What we found. Of all the YouTube videos and Pinterest pins that contained affiliate links, only ~10% and ~7% respectively contained accompanying disclosures. When these disclosures were present, we could classify them into three types:
- Affiliate link disclosures: The first type of disclosures simply stated that the link was an “affiliate link”, or that “affiliate links were included”. On YouTube and Pinterest these type of disclosures were present on ~7% and 4.5% of all affiliate videos and pins respectively.
- Explanation disclosures: The second type of disclosures attempted to explain what an affiliate link was, on the lines of “This is an affiliate link and I receive a commission for the sales”. These disclosures—which are of the type the FTC expects in its guidelines—only appeared ~2% each of all affiliate videos and pins.
- Support channel disclosures: Finally, the third type of disclosures—exclusive to YouTube—told users that they would be supporting the channel by clicking on the links in the description (without exactly specifying how). These disclosures were present in about 2.5% of all affiliate videos.
In the paper, we present additional findings, including how the disclosures varied by content type, and compare the engagement metrics of affiliate and non-affiliate content.
Cause for concern. Our results paint a bleak picture: the vast majority of affiliate content on both platforms has no accompanying disclosures. Worse, Affiliate link disclosures—ones that the FTC specifically advocates against using—were the most prevalent. In future work, we hope to investigate the reason behind this lack of disclosure. Is it because the affiliates are unaware that they need to disclose? How aware are they of the FTC’s specific guidelines?

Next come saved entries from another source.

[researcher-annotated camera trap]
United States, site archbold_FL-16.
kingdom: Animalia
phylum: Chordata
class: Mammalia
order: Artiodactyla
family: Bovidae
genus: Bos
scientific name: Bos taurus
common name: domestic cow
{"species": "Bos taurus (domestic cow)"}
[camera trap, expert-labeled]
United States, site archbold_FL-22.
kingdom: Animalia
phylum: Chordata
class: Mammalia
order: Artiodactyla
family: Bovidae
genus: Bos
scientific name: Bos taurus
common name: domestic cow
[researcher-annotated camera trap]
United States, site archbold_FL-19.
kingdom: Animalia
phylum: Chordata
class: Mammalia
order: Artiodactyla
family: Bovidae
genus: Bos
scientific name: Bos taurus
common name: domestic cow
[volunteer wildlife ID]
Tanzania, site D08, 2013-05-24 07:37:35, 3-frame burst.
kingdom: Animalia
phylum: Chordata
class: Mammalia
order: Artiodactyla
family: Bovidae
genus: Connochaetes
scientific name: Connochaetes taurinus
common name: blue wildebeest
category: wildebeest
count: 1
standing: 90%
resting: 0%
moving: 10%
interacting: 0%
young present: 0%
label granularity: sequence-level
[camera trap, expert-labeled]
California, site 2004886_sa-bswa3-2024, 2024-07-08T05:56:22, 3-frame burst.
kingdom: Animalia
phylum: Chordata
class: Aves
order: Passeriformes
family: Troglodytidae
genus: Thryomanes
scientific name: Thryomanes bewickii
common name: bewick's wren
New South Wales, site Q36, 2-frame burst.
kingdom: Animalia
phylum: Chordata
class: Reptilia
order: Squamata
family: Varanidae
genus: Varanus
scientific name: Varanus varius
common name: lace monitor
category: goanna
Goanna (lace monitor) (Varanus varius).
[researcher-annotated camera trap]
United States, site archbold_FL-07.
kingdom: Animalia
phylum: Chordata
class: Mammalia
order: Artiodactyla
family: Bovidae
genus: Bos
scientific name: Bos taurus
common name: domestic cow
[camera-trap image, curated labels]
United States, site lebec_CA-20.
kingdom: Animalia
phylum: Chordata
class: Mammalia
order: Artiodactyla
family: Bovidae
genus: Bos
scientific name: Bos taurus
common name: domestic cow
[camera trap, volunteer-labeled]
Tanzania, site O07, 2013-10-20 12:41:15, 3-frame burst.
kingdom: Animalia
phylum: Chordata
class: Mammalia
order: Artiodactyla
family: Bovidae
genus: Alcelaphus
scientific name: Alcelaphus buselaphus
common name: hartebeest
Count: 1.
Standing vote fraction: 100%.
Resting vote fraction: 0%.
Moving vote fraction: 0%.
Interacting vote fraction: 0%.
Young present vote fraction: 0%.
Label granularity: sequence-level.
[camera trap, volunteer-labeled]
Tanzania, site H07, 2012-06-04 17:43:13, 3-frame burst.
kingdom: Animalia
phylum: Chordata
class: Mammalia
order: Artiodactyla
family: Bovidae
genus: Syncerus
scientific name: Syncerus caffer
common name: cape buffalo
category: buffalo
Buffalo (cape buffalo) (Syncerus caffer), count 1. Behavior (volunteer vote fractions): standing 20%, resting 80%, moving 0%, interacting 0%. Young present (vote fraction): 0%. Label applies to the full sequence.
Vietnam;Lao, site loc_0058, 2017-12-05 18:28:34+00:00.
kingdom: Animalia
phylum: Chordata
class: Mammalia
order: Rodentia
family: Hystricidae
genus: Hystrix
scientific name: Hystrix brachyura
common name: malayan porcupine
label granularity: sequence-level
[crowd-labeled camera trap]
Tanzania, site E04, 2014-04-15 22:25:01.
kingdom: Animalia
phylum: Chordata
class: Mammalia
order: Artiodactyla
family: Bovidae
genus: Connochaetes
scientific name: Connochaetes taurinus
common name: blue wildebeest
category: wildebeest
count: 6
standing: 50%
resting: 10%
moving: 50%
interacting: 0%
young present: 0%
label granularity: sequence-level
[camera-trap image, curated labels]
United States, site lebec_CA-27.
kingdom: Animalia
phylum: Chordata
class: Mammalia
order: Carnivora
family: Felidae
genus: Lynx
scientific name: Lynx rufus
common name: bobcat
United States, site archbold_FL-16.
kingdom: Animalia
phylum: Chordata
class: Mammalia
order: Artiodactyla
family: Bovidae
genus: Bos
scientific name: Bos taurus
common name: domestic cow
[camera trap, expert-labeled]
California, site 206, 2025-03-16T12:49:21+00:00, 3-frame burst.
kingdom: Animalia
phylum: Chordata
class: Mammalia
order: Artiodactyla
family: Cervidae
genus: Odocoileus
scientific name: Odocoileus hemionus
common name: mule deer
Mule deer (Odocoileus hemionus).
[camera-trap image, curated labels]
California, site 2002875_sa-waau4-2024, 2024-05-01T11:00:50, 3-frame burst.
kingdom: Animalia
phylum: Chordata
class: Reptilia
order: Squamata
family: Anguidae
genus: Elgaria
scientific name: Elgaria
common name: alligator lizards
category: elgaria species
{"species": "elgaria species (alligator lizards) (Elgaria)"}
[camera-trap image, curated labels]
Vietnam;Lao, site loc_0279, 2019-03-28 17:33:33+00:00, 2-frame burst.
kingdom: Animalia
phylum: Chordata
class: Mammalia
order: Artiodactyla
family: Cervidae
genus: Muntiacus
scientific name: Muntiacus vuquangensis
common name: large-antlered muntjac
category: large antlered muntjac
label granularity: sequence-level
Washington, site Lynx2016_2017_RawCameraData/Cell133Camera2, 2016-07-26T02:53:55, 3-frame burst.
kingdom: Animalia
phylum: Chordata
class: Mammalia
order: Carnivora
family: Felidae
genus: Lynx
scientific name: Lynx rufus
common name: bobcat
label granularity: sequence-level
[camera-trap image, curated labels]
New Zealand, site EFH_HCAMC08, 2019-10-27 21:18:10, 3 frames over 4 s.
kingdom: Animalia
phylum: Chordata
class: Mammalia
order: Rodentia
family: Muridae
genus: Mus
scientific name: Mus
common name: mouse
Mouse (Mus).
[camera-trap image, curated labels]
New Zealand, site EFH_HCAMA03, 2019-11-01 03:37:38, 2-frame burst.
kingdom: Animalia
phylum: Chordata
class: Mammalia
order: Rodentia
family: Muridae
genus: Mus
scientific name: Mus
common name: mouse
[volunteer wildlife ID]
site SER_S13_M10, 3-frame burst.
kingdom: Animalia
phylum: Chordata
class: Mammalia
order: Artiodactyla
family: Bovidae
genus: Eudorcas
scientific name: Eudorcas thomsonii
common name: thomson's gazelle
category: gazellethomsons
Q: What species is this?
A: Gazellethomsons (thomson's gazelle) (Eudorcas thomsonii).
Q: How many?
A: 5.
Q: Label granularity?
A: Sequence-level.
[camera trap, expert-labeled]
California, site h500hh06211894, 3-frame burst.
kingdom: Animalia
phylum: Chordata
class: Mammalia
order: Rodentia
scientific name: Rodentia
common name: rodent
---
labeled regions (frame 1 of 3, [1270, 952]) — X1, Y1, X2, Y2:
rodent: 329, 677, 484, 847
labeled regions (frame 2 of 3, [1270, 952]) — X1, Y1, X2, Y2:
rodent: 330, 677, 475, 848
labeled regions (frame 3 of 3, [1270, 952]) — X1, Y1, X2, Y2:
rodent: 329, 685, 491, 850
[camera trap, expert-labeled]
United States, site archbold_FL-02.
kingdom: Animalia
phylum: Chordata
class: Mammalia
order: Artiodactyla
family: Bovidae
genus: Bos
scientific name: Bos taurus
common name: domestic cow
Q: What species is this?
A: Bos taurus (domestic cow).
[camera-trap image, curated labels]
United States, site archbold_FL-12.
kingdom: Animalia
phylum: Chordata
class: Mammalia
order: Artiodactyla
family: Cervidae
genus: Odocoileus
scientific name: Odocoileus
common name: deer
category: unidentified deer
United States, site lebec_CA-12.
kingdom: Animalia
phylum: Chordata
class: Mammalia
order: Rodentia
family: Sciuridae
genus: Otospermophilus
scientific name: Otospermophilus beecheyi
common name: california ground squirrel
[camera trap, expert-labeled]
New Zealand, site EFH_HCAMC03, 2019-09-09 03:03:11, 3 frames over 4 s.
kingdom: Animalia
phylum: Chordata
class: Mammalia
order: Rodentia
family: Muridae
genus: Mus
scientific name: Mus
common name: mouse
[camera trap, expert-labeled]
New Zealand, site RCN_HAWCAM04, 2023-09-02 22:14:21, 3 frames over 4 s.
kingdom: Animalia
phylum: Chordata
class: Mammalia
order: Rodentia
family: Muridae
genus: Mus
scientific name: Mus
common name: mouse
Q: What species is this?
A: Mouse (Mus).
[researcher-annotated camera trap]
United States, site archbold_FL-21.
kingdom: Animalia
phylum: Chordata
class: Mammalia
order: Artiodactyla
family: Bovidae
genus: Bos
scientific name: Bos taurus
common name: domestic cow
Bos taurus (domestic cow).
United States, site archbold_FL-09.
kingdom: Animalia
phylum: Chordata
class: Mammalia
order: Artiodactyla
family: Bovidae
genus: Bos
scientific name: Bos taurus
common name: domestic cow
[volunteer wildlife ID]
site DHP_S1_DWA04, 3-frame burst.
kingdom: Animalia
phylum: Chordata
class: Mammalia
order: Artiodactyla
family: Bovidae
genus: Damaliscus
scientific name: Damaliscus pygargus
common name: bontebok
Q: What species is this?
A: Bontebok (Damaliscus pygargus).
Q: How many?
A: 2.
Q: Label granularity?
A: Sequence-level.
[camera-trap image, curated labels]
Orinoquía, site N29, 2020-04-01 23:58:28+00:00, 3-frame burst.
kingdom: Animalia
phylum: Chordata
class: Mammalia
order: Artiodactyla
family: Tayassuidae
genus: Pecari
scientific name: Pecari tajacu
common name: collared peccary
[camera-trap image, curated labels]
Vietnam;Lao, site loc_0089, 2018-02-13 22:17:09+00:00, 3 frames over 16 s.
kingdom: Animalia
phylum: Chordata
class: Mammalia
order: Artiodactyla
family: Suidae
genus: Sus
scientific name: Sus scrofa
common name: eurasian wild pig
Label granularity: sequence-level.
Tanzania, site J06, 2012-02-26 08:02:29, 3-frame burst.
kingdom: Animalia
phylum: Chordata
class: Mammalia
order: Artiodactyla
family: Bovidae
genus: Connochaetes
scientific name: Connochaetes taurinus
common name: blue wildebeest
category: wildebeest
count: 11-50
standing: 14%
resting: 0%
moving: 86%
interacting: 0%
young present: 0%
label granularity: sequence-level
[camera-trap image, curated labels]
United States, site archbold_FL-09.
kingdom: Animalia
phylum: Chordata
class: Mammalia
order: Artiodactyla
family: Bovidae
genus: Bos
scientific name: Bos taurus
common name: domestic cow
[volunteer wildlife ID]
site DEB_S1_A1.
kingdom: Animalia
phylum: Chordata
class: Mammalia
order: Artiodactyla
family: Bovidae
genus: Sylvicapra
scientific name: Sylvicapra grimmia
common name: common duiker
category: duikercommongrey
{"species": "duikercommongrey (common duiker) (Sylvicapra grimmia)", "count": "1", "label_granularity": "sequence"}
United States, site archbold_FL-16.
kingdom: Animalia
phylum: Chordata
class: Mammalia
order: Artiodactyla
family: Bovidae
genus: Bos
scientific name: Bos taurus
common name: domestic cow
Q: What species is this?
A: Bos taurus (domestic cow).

Further, we are concluding a user study that examines the efficacy of these disclosures as they exist today: Do users think of affiliate content as an endorsement by the content creator? Do users notice the accompanying disclosures? What do the disclosures communicate to users?
What can be done? Our results also provide several starting points for improvement by various stakeholders in the affiliate marketing industry. For instance, social media platforms can do a lot more to ensure content creators disclose their relationships with advertisers to end-users, and that end-users understand the relationship. Recently, YouTube and Instagram have taken steps in this direction, releasing tools that enable disclosures, but it’s unlikely that any one type of disclosure will cover all marketing practices.
Similarly, affiliate marketing companies can hold their registered content creators accountable to better standards. On examining the affiliate terms and conditions of the eight most common affiliate marketing companies in our dataset, we noted only two explicitly pointed to the FTC’s guidelines.
Finally, we argue that web browsers can do more in helping users identify disclosures by means of automated detection of these disclosures and content that needs to be disclosed. Machine learning and natural language processing techniques can be of particular help in designing tools that enable such automatic analyses. We are working towards building a browser extension that can detect, present and explain these disclosures to end-users.